● Description of the task: Reproduce all of the listing below without alteration.

═══ Input records ═══

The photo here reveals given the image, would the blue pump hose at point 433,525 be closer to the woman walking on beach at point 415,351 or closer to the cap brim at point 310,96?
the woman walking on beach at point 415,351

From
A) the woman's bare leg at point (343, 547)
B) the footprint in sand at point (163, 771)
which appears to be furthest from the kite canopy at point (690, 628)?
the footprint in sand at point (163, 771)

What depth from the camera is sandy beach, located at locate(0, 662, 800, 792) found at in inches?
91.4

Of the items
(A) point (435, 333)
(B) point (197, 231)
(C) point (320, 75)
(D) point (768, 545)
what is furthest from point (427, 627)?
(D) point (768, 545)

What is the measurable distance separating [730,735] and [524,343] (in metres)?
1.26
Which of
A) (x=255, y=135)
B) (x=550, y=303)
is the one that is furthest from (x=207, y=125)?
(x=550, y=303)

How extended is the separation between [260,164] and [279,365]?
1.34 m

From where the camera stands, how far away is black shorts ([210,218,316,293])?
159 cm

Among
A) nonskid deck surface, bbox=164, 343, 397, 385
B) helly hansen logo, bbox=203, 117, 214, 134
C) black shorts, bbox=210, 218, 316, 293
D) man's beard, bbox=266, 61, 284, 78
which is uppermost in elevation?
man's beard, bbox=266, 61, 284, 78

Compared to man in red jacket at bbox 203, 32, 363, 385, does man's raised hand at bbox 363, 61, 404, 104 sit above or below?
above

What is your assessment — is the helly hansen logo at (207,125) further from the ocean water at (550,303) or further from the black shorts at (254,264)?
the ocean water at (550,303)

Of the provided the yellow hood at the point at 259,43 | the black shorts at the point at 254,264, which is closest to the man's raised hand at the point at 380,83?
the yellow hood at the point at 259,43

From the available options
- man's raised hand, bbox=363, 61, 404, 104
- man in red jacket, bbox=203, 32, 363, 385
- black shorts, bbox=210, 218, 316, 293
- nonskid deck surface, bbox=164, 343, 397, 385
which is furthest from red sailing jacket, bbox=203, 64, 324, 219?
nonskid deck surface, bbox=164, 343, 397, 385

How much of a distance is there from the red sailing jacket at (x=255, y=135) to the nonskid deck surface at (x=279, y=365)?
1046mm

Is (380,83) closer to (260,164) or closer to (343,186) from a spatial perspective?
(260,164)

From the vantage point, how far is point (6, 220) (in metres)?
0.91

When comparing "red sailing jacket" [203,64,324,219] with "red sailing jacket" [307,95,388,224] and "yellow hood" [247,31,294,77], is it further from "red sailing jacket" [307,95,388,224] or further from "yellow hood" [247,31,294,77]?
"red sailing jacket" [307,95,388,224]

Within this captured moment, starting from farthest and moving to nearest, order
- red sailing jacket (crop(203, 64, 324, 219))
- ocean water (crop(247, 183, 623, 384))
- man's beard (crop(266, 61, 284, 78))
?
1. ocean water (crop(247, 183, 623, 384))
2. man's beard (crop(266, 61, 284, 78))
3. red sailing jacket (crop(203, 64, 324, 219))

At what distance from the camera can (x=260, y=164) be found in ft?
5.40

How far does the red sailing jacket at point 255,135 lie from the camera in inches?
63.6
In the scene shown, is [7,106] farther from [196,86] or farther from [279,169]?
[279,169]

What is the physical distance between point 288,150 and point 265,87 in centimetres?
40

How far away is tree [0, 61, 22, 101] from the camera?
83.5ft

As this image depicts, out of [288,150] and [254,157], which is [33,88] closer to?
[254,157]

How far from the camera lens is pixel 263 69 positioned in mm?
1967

═══

● Correct result:
The photo here reveals given the image, would the blue pump hose at point 433,525 be closer to the woman walking on beach at point 415,351 or closer to the cap brim at point 310,96?
the woman walking on beach at point 415,351

From
A) the woman's bare leg at point (343, 547)
B) the footprint in sand at point (163, 771)
which appears to be furthest from the kite canopy at point (690, 628)?
the footprint in sand at point (163, 771)

What depth from the camera is sandy beach, located at locate(0, 662, 800, 792) found at in inches?
91.4

Of the items
(A) point (435, 333)
(B) point (197, 231)
(C) point (320, 75)
(D) point (768, 545)
what is furthest from point (427, 627)?
(D) point (768, 545)

What is the measurable distance separating [730,735] and [524,343] (in metres)?
1.26
Which of
A) (x=255, y=135)
B) (x=550, y=303)
is the one that is furthest from (x=207, y=125)?
(x=550, y=303)

How extended is the separation between [260,164] and [279,365]?
1.34 m

From where the camera stands, how far away is black shorts ([210,218,316,293])?
159 cm

Among
A) nonskid deck surface, bbox=164, 343, 397, 385
B) helly hansen logo, bbox=203, 117, 214, 134
C) black shorts, bbox=210, 218, 316, 293
D) man's beard, bbox=266, 61, 284, 78
which is uppermost in elevation?
man's beard, bbox=266, 61, 284, 78

Compared to man in red jacket at bbox 203, 32, 363, 385, does man's raised hand at bbox 363, 61, 404, 104 sit above or below?
above

What is your assessment — is the helly hansen logo at (207,125) further from the ocean water at (550,303) or further from the black shorts at (254,264)?
the ocean water at (550,303)

Of the provided the yellow hood at the point at 259,43 | the black shorts at the point at 254,264, which is closest to the man's raised hand at the point at 380,83?
the yellow hood at the point at 259,43

From the available options
- man's raised hand, bbox=363, 61, 404, 104
- man in red jacket, bbox=203, 32, 363, 385
- black shorts, bbox=210, 218, 316, 293
- nonskid deck surface, bbox=164, 343, 397, 385
which is furthest from red sailing jacket, bbox=203, 64, 324, 219?
nonskid deck surface, bbox=164, 343, 397, 385

How much of a distance is there from the red sailing jacket at (x=255, y=135) to the nonskid deck surface at (x=279, y=365)?
1046mm

Is (380,83) closer to (260,164) or closer to (343,186) from a spatial perspective?
(260,164)

From the vantage point, how far is point (6, 220) (in metres)?
0.91

When comparing "red sailing jacket" [203,64,324,219] with "red sailing jacket" [307,95,388,224] and "yellow hood" [247,31,294,77], is it further from "red sailing jacket" [307,95,388,224] or further from "yellow hood" [247,31,294,77]?
"red sailing jacket" [307,95,388,224]

Within this captured moment, starting from farthest and moving to nearest, order
- red sailing jacket (crop(203, 64, 324, 219))
- ocean water (crop(247, 183, 623, 384))
- man's beard (crop(266, 61, 284, 78))
?
1. ocean water (crop(247, 183, 623, 384))
2. man's beard (crop(266, 61, 284, 78))
3. red sailing jacket (crop(203, 64, 324, 219))

At what distance from the camera can (x=260, y=164) be found in ft?
5.40

How far does the red sailing jacket at point 255,135 lie from the camera in inches?
63.6
In the scene shown, is [7,106] farther from [196,86] or farther from [279,169]?
[279,169]

What is the physical distance between point 288,150 and point 265,87 in centimetres?
40

How far away is tree [0, 61, 22, 101] from the camera?
83.5ft

As this image depicts, out of [288,150] and [254,157], which is [33,88] closer to?
[254,157]

How far from the camera lens is pixel 263 69 positioned in mm?
1967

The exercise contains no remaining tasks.